High-energy neutrino emission subsequent to gravitational wave radiation from supermassive black hole mergers

TL;DR

This paper models neutrino emissions from supermassive black hole mergers, suggesting detectable signals by IceCube-Gen2 that could enhance understanding of these cosmic events through multimessenger astronomy.

Contribution

It introduces a detailed model of neutrino production from jet-induced shocks in SMBH mergers and evaluates their detectability and contribution to the diffuse neutrino background.

Findings

High-energy neutrino emission detectable within 5-10 years by IceCube-Gen2.

SMBH mergers could account for a significant fraction of observed PeV neutrinos.

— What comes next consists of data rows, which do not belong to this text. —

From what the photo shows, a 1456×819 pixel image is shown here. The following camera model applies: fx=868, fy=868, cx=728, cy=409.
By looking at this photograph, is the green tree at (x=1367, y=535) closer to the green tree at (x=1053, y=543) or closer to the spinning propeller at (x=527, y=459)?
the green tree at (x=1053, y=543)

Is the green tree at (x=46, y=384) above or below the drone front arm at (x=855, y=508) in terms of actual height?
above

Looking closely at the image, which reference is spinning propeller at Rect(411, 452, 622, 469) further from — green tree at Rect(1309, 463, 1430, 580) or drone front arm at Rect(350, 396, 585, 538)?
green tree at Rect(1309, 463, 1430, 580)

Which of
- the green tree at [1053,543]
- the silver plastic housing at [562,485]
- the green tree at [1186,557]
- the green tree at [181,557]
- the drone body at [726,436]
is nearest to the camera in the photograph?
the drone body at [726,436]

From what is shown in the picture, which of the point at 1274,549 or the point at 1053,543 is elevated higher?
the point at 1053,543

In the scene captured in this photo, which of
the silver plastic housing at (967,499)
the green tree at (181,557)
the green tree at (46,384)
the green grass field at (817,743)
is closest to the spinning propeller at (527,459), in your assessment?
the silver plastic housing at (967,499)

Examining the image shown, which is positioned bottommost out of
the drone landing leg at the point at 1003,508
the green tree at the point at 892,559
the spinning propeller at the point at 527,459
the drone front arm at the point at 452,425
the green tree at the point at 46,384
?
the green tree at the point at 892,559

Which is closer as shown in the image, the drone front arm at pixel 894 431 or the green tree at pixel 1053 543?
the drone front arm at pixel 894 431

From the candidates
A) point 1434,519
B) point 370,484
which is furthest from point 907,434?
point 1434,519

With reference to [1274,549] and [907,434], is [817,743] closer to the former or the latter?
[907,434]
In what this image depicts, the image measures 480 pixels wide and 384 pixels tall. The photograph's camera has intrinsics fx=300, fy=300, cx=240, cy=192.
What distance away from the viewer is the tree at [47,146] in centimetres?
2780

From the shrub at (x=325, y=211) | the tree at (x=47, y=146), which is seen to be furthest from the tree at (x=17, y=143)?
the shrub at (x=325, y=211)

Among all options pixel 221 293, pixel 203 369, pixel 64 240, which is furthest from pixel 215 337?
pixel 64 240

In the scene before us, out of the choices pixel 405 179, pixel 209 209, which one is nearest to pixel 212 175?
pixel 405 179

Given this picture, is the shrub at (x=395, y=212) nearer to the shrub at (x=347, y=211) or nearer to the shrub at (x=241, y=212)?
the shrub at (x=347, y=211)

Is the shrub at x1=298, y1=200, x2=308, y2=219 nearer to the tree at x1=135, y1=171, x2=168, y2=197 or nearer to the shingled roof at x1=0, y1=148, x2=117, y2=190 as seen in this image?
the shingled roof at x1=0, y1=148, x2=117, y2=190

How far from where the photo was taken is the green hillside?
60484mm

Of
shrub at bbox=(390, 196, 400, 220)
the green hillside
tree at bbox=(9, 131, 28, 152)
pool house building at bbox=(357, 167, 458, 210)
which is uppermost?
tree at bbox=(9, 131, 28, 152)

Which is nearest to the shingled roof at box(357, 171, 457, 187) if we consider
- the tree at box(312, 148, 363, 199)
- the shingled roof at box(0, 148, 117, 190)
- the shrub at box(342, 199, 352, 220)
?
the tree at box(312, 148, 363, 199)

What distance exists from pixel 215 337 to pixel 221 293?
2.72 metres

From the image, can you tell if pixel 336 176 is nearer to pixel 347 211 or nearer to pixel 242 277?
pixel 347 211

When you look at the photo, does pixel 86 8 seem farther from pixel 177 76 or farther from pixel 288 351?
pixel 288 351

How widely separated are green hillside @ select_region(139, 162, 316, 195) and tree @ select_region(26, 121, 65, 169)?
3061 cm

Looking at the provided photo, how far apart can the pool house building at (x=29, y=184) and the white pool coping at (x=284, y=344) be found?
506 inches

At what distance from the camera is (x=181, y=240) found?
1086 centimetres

Neutrino signals can complement gravitational wave data for understanding SMBH merger physics.

Abstract

Supermassive black hole (SMBH) coalescences are ubiquitous in the history of the Universe and often exhibit strong accretion activities and powerful jets. These SMBH mergers are also promising candidates for future gravitational wave detectors such as Laser Space Inteferometric Antenna (LISA). In this work, we consider neutrino counterpart emission originating from the jet-induced shocks. The physical picture is that relativistic jets launched after the merger will push forward inside the premerger disk wind material, and then they subsequently get collimated, leading to the formation of internal shocks, collimation shocks, forward shocks and reverse shocks. Cosmic rays can be accelerated in these sites and neutrinos are expected via the photomeson production process. We formulate the jet structures and relevant interactions therein, and then evaluate neutrino emission from each shock site. We find that month-to-year high-energy neutrino emission from the postmerger jet after the gravitational wave event is detectable by IceCube-Gen2 within approximately five to ten years of operation in optimistic cases where the cosmic-ray loading is sufficiently high and a mildly super-Eddington accretion is achieved. We also estimate the contribution of SMBH mergers to the diffuse neutrino intensity, and find that a significant fraction of the observed very high-energy ($E_\nu\gtrsim1$ PeV) IceCube neutrinos could originate from them in the optimistic cases. In the future, such neutrino counterparts together with gravitational wave observations can be used in a multimessenger approach to elucidate in greater detail the evolution and the physical mechanism of SMBH mergers.